For your information, attached to this post is the current change control process so that you can see the kind of rules that we are all meant to work to, to prevent this kind of issue occurring.

Added to this, a full investigation is being conducted by a non-network services manager and HR into the causes of Sunday’s failure, with the remit of discovering exactly what happened, any processes that failed, and whether any disciplinary action is required.

**BigBry** · 05-08-2006, 07:34 AM

The follow up response admitting it wasn't going to work was posted on August 3rd (with a separate email that made it clear that was the end of their recovery attempts;

Firstly you need to understand that in an attempt to recover the data swiftly, the engineer who deleted the 3 volumes in the first place swiftly followed up his error by immediately trying to create a volume of the same size as the 1st of the volumes in the same place. This is an old sysadm "trick" that on some file systems could have revealed the lost data, however in this case, it did not work, and in fact caused us more problems, as you will see later on in this account.

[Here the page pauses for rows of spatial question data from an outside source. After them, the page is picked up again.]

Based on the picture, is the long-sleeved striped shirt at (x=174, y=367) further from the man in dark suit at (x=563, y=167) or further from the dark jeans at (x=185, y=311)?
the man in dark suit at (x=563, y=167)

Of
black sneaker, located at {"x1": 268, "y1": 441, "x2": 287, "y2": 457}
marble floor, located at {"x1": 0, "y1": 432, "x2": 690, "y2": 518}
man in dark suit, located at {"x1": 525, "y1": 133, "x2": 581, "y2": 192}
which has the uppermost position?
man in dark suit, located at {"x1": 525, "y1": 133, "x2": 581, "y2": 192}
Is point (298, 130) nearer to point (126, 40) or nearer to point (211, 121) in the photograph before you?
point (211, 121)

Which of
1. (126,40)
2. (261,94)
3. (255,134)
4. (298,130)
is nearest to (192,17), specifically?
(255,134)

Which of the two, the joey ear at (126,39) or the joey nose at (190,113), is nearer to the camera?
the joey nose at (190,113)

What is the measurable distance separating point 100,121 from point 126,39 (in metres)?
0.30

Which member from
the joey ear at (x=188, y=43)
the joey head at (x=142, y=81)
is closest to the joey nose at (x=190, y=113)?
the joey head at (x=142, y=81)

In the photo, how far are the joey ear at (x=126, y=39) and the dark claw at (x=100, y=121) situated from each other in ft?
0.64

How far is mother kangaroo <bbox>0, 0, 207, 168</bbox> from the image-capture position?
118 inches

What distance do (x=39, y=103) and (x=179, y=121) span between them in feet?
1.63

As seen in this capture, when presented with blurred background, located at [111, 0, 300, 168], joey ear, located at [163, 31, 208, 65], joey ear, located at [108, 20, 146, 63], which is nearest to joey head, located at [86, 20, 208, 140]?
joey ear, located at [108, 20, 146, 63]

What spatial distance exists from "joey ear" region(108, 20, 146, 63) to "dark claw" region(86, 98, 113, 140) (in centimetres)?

Within 2 hours of the data being deleted, a data recovery company had been contacted and within 3 hours the NAS was in transit to them. By 14:00 on that day the specialists were racking the NAS and began the process of copying all the 1's and 0's from our equipment to their own. This is standard operating procedure for anyone working in the field of data recovery, and is simply about ensuring that there is always an untouched copy of the information in case something further goes wrong while working on the recovery. Due to the volume of data that was being dealt with, the copy took until the early hours of the following morning.

At that point, based on their initial investigations, the data recovery specialists set the expectation with us, that we would recover some of the data, possibly not all of it though, and that it could take 4-5 days. From that point forward we have a tale of increasing woe as each new deadline set by the data recovery people was broken as they discovered more and more problems. In the following paragraphs I will briefly cover off the main problems that have been encountered.

The Sun NAS that we had selected for the mail storage platform is the first series of products to emerge from Sun since their purchase of StorageTek, and as such does not run the usual Sun OS of Solaris. It uses StorageTek's own proprietary OS which is a heavily modified FFS2 (Fast File System 2). The modifications are all about increasing the performance of the system to ensure enterprise level performance.

As the kit is fairly new to market, the data recovery specialists had not worked on this specific OS before, though they do have a lot of experience with NAS's in general, Therefore they had to significantly rewrite the tools that they use for analysing and recovering data. They utilised their engineering departments in both the UK and the US to work around the clock to achieve a re-worked set of tools.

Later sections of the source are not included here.